Hi David,
have a question that I can't seem to find an answer to, hopefully you can advise.
Your normal PT install includes a robots.txt file containing the following:
User-agent: *
Disallow: /categories.php
Disallow: /brands.php
Disallow: /reviews.php
Disallow: /category/
Disallow: /brand/
Disallow: /review/
Disallow: /admin/
Disallow: /search.php
Disallow: /jump.php
Assuming a normal recommended install of PT on WP, where price-tapestry has been installed at wp-root/pt, what would your revised robots.txt now look like and what unwanted file/folders would you remove from the pt folder ?
Thanks.
Hi David,
thanks for your reply, although I am a little confused.
What about the files / folders in the pt directory ? (as asked)
As I understand it, crawlers only take notice of the robots.txt file that is included at root, not from a sub-directory / folder.
Originally files / folders were excluded from being crawled with your included robots.txt file, but now as the /pt directory is not fully included at root, they will presumably setup duplicate content between the two installs. Would it not be better to either remove some of the unwanted files / folders from /pt or use Disallow: /pt/ in the new WP robots.txt ?
What is actually still needed in /pt for WP PTO to function correctly ?
Thanks.
Hi,
You could do both;
Disallow: /pt/
(in which case no need for the disallow /pt/jump.php)
And you can cut the top level files in /pt/ to just:
/pt/config.php
/pt/config.advanced.php
/pt/jump.php
In addition, I would upload placeholder /pt/index.php:
<?php
?>
...and /pt/index.html:
<!-- -->
Cheers,
David.
--
PriceTapestry.com
Hi David, back again!
Now I have the correct robots.txt in place, it has at last managed to remove about 90% of the duplicate page titles I was seeing. However I still seem to have quite a few left all attributed to /merchant/.

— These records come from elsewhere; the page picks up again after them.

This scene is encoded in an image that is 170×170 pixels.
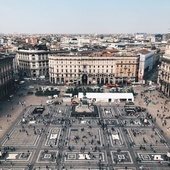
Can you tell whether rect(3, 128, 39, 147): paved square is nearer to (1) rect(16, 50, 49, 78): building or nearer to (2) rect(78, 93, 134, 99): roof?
(2) rect(78, 93, 134, 99): roof

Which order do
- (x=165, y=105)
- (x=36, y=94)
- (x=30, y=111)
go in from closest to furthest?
(x=30, y=111) → (x=165, y=105) → (x=36, y=94)

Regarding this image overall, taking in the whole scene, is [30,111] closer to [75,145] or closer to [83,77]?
[75,145]

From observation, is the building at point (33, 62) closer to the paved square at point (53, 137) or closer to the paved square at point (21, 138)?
the paved square at point (21, 138)

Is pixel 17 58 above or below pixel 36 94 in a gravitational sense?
above

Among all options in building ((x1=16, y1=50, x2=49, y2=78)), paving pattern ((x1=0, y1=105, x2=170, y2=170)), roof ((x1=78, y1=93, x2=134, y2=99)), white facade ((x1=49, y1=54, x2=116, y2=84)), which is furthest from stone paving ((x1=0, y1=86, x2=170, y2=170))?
building ((x1=16, y1=50, x2=49, y2=78))

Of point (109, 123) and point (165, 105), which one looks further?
point (165, 105)

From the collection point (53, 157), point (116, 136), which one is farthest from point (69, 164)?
point (116, 136)
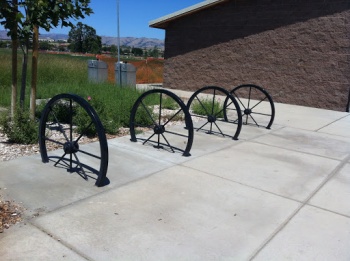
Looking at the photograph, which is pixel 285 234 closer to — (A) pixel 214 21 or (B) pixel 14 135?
(B) pixel 14 135

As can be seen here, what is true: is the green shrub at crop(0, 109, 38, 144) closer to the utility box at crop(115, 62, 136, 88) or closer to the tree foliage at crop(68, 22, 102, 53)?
the utility box at crop(115, 62, 136, 88)

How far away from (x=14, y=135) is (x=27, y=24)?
1.59m

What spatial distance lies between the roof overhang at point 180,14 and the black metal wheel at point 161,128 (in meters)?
5.85

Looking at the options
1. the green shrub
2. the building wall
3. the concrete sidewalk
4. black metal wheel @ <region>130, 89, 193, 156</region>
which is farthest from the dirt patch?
the building wall

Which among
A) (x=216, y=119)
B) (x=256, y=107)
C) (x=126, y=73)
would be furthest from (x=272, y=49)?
(x=216, y=119)

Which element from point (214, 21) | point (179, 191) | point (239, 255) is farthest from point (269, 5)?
point (239, 255)

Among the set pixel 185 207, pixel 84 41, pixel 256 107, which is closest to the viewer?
pixel 185 207

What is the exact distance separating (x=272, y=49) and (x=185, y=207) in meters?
9.80

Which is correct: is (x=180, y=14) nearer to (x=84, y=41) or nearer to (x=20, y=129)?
(x=20, y=129)

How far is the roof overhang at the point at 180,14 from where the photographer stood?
13.0 m

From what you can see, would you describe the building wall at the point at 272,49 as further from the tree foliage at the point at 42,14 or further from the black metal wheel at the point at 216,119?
the tree foliage at the point at 42,14

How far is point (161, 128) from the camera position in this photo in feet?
17.6

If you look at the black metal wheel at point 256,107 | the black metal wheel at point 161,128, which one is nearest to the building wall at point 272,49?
the black metal wheel at point 256,107

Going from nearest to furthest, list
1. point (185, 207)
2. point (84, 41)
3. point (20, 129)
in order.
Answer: point (185, 207) → point (20, 129) → point (84, 41)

Would you have any idea what could be causing them ?
A couple of examples;
https://example.com/merchant/merchant-name
https://example.com/merchant/merchant-name/
Permalinks setup with no trailing forward slash.
Hi,
First double check that there are no links being generated to the versions ending "/" - specifically, from the /shopping page go to Merchant A-Z and ensure that you have
https://example.com/merchant
...and then select a merchant, which should then be;
https://example.com/merchant/merchant-name
If that all looks OK, try adding to your WordPress .htaccess the following rule to make sure that any request to the old "/" versions is 301 (Moved Permanently) redirected to the new version:
RewriteRule ^merchant/(.*)/$ merchant/$1 [L,R=301]
Hope this helps!
Cheers,
David.
--
PriceTapestry.com
The equivalent would be;
Disallow: /productcategory
Disallow: /brand
Disallow: /review
Disallow: /shopping?pto_q=
Disallow: /pt/jump.php
(if your site is review focussed you might want to permit the /review path, the reason for the exclusion is to avoid duplicate content with the /product path...)
Cheers,
David.
--
PriceTapestry.com